(Data entries)
__________________________________________________

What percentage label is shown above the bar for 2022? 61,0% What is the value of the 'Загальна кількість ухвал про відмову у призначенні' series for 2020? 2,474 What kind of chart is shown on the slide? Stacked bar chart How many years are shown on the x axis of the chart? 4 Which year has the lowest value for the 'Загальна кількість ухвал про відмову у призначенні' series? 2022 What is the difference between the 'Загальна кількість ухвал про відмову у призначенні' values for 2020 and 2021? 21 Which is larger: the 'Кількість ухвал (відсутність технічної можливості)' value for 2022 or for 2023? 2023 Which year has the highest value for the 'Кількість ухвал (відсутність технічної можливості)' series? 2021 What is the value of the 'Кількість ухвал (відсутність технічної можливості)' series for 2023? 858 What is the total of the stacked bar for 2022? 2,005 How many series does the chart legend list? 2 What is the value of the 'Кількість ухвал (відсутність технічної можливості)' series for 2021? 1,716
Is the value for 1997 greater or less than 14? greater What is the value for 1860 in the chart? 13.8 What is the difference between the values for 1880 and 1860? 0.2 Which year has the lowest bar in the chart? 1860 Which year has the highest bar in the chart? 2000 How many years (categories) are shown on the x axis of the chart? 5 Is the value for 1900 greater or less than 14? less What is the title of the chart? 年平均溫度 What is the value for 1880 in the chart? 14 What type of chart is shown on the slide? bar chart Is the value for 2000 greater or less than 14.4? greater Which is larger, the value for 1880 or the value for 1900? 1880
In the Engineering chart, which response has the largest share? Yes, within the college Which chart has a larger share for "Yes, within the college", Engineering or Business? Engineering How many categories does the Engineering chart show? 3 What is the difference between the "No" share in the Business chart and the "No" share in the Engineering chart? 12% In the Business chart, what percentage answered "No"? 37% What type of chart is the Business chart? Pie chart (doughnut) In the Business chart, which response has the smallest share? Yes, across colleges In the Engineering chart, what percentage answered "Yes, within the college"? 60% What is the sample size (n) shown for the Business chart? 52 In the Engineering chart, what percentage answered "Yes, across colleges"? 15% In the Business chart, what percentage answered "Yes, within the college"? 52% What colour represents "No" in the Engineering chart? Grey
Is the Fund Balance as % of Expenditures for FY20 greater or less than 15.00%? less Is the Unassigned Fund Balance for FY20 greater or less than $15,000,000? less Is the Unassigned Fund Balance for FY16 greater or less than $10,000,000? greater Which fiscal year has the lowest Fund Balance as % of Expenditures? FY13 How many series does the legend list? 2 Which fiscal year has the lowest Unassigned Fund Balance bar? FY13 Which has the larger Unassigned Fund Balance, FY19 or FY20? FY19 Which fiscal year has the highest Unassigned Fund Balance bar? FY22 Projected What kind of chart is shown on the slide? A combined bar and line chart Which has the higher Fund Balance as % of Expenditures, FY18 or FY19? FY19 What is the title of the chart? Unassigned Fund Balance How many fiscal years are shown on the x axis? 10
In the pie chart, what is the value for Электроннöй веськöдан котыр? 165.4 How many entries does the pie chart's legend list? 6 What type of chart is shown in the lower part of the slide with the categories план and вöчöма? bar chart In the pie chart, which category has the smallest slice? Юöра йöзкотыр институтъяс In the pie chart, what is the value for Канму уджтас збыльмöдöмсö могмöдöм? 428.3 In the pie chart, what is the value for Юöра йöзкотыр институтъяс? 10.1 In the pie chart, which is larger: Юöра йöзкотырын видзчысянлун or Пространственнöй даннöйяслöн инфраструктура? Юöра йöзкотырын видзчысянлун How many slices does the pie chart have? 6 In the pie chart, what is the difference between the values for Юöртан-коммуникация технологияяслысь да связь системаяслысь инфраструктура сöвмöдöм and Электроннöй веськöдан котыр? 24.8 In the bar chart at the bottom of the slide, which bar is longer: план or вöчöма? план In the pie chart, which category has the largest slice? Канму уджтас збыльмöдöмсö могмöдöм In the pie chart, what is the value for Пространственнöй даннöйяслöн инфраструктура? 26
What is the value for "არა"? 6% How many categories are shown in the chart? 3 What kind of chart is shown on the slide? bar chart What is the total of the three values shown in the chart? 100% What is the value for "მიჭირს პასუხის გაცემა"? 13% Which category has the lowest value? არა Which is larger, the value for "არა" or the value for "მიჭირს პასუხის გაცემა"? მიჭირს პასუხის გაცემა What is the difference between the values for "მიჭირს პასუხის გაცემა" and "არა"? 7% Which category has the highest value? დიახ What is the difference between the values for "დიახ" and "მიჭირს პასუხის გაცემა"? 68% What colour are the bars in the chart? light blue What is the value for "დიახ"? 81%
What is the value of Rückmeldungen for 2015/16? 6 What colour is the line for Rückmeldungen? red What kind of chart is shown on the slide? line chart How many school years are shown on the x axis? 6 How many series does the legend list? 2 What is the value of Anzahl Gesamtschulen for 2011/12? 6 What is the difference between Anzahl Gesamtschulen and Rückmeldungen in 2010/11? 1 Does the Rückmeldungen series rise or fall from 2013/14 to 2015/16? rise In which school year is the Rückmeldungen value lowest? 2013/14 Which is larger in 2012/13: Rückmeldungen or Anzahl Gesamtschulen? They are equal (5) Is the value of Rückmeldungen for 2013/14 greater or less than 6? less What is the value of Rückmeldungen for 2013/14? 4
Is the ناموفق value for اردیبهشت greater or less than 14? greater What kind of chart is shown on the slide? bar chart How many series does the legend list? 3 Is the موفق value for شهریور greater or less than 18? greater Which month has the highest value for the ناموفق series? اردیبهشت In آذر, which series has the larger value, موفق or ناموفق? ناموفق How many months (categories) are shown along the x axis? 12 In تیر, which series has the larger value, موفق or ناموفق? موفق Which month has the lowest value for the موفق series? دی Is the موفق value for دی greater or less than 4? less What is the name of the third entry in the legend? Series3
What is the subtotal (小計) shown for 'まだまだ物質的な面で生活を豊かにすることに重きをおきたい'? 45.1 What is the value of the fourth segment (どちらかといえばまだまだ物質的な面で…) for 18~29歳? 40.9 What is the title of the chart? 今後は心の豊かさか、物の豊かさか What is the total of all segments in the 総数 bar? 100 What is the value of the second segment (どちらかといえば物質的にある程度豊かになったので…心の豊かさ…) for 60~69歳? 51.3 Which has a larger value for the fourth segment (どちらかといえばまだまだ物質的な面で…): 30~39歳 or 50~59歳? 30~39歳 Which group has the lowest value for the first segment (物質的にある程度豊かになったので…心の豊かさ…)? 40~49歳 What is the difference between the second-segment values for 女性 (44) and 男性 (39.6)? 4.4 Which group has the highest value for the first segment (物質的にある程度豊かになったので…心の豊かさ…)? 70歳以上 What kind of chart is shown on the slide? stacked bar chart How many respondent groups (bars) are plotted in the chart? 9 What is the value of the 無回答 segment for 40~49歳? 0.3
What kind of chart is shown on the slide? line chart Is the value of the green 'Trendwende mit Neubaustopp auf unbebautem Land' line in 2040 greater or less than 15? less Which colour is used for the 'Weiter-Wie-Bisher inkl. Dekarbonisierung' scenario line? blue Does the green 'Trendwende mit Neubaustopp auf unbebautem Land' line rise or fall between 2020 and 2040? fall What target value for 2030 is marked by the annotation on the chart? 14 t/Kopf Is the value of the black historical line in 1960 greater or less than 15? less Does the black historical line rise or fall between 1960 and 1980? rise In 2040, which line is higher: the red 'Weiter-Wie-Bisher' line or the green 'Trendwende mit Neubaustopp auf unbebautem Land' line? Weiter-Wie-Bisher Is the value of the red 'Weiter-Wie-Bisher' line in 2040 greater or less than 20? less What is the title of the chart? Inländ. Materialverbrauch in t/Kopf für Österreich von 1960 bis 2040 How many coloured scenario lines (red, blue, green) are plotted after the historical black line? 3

__________________________________________________

== GOAL OF THE EXERCISE ==
Please format each line of the records above as one string in a JSON list, skipping any blank lines.

== REPLY ==
[
  "What percentage label is shown above the bar for 2022? 61,0% What is the value of the 'Загальна кількість ухвал про відмову у призначенні' series for 2020? 2,474 What kind of chart is shown on the slide? Stacked bar chart How many years are shown on the x axis of the chart? 4 Which year has the lowest value for the 'Загальна кількість ухвал про відмову у призначенні' series? 2022 What is the difference between the 'Загальна кількість ухвал про відмову у призначенні' values for 2020 and 2021? 21 Which is larger: the 'Кількість ухвал (відсутність технічної можливості)' value for 2022 or for 2023? 2023 Which year has the highest value for the 'Кількість ухвал (відсутність технічної можливості)' series? 2021 What is the value of the 'Кількість ухвал (відсутність технічної можливості)' series for 2023? 858 What is the total of the stacked bar for 2022? 2,005 How many series does the chart legend list? 2 What is the value of the 'Кількість ухвал (відсутність технічної можливості)' series for 2021? 1,716",
  "Is the value for 1997 greater or less than 14? greater What is the value for 1860 in the chart? 13.8 What is the difference between the values for 1880 and 1860? 0.2 Which year has the lowest bar in the chart? 1860 Which year has the highest bar in the chart? 2000 How many years (categories) are shown on the x axis of the chart? 5 Is the value for 1900 greater or less than 14? less What is the title of the chart? 年平均溫度 What is the value for 1880 in the chart? 14 What type of chart is shown on the slide? bar chart Is the value for 2000 greater or less than 14.4? greater Which is larger, the value for 1880 or the value for 1900? 1880",
  "In the Engineering chart, which response has the largest share? Yes, within the college Which chart has a larger share for \"Yes, within the college\", Engineering or Business? Engineering How many categories does the Engineering chart show? 3 What is the difference between the \"No\" share in the Business chart and the \"No\" share in the Engineering chart? 12% In the Business chart, what percentage answered \"No\"? 37% What type of chart is the Business chart? Pie chart (doughnut) In the Business chart, which response has the smallest share? Yes, across colleges In the Engineering chart, what percentage answered \"Yes, within the college\"? 60% What is the sample size (n) shown for the Business chart? 52 In the Engineering chart, what percentage answered \"Yes, across colleges\"? 15% In the Business chart, what percentage answered \"Yes, within the college\"? 52% What colour represents \"No\" in the Engineering chart? Grey",
  "Is the Fund Balance as % of Expenditures for FY20 greater or less than 15.00%? less Is the Unassigned Fund Balance for FY20 greater or less than $15,000,000? less Is the Unassigned Fund Balance for FY16 greater or less than $10,000,000? greater Which fiscal year has the lowest Fund Balance as % of Expenditures? FY13 How many series does the legend list? 2 Which fiscal year has the lowest Unassigned Fund Balance bar? FY13 Which has the larger Unassigned Fund Balance, FY19 or FY20? FY19 Which fiscal year has the highest Unassigned Fund Balance bar? FY22 Projected What kind of chart is shown on the slide? A combined bar and line chart Which has the higher Fund Balance as % of Expenditures, FY18 or FY19? FY19 What is the title of the chart? Unassigned Fund Balance How many fiscal years are shown on the x axis? 10",
  "In the pie chart, what is the value for Электроннöй веськöдан котыр? 165.4 How many entries does the pie chart's legend list? 6 What type of chart is shown in the lower part of the slide with the categories план and вöчöма? bar chart In the pie chart, which category has the smallest slice? Юöра йöзкотыр институтъяс In the pie chart, what is the value for Канму уджтас збыльмöдöмсö могмöдöм? 428.3 In the pie chart, what is the value for Юöра йöзкотыр институтъяс? 10.1 In the pie chart, which is larger: Юöра йöзкотырын видзчысянлун or Пространственнöй даннöйяслöн инфраструктура? Юöра йöзкотырын видзчысянлун How many slices does the pie chart have? 6 In the pie chart, what is the difference between the values for Юöртан-коммуникация технологияяслысь да связь системаяслысь инфраструктура сöвмöдöм and Электроннöй веськöдан котыр? 24.8 In the bar chart at the bottom of the slide, which bar is longer: план or вöчöма? план In the pie chart, which category has the largest slice? Канму уджтас збыльмöдöмсö могмöдöм In the pie chart, what is the value for Пространственнöй даннöйяслöн инфраструктура? 26",
  "What is the value for \"არა\"? 6% How many categories are shown in the chart? 3 What kind of chart is shown on the slide? bar chart What is the total of the three values shown in the chart? 100% What is the value for \"მიჭირს პასუხის გაცემა\"? 13% Which category has the lowest value? არა Which is larger, the value for \"არა\" or the value for \"მიჭირს პასუხის გაცემა\"? მიჭირს პასუხის გაცემა What is the difference between the values for \"მიჭირს პასუხის გაცემა\" and \"არა\"? 7% Which category has the highest value? დიახ What is the difference between the values for \"დიახ\" and \"მიჭირს პასუხის გაცემა\"? 68% What colour are the bars in the chart? light blue What is the value for \"დიახ\"? 81%",
  "What is the value of Rückmeldungen for 2015/16? 6 What colour is the line for Rückmeldungen? red What kind of chart is shown on the slide? line chart How many school years are shown on the x axis? 6 How many series does the legend list? 2 What is the value of Anzahl Gesamtschulen for 2011/12? 6 What is the difference between Anzahl Gesamtschulen and Rückmeldungen in 2010/11? 1 Does the Rückmeldungen series rise or fall from 2013/14 to 2015/16? rise In which school year is the Rückmeldungen value lowest? 2013/14 Which is larger in 2012/13: Rückmeldungen or Anzahl Gesamtschulen? They are equal (5) Is the value of Rückmeldungen for 2013/14 greater or less than 6? less What is the value of Rückmeldungen for 2013/14? 4",
  "Is the ناموفق value for اردیبهشت greater or less than 14? greater What kind of chart is shown on the slide? bar chart How many series does the legend list? 3 Is the موفق value for شهریور greater or less than 18? greater Which month has the highest value for the ناموفق series? اردیبهشت In آذر, which series has the larger value, موفق or ناموفق? ناموفق How many months (categories) are shown along the x axis? 12 In تیر, which series has the larger value, موفق or ناموفق? موفق Which month has the lowest value for the موفق series? دی Is the موفق value for دی greater or less than 4? less What is the name of the third entry in the legend? Series3",
  "What is the subtotal (小計) shown for 'まだまだ物質的な面で生活を豊かにすることに重きをおきたい'? 45.1 What is the value of the fourth segment (どちらかといえばまだまだ物質的な面で…) for 18~29歳? 40.9 What is the title of the chart? 今後は心の豊かさか、物の豊かさか What is the total of all segments in the 総数 bar? 100 What is the value of the second segment (どちらかといえば物質的にある程度豊かになったので…心の豊かさ…) for 60~69歳? 51.3 Which has a larger value for the fourth segment (どちらかといえばまだまだ物質的な面で…): 30~39歳 or 50~59歳? 30~39歳 Which group has the lowest value for the first segment (物質的にある程度豊かになったので…心の豊かさ…)? 40~49歳 What is the difference between the second-segment values for 女性 (44) and 男性 (39.6)? 4.4 Which group has the highest value for the first segment (物質的にある程度豊かになったので…心の豊かさ…)? 70歳以上 What kind of chart is shown on the slide? stacked bar chart How many respondent groups (bars) are plotted in the chart? 9 What is the value of the 無回答 segment for 40~49歳? 0.3",
  "What kind of chart is shown on the slide? line chart Is the value of the green 'Trendwende mit Neubaustopp auf unbebautem Land' line in 2040 greater or less than 15? less Which colour is used for the 'Weiter-Wie-Bisher inkl. Dekarbonisierung' scenario line? blue Does the green 'Trendwende mit Neubaustopp auf unbebautem Land' line rise or fall between 2020 and 2040? fall What target value for 2030 is marked by the annotation on the chart? 14 t/Kopf Is the value of the black historical line in 1960 greater or less than 15? less Does the black historical line rise or fall between 1960 and 1980? rise In 2040, which line is higher: the red 'Weiter-Wie-Bisher' line or the green 'Trendwende mit Neubaustopp auf unbebautem Land' line? Weiter-Wie-Bisher Is the value of the red 'Weiter-Wie-Bisher' line in 2040 greater or less than 20? less What is the title of the chart? Inländ. Materialverbrauch in t/Kopf für Österreich von 1960 bis 2040 How many coloured scenario lines (red, blue, green) are plotted after the historical black line? 3"
]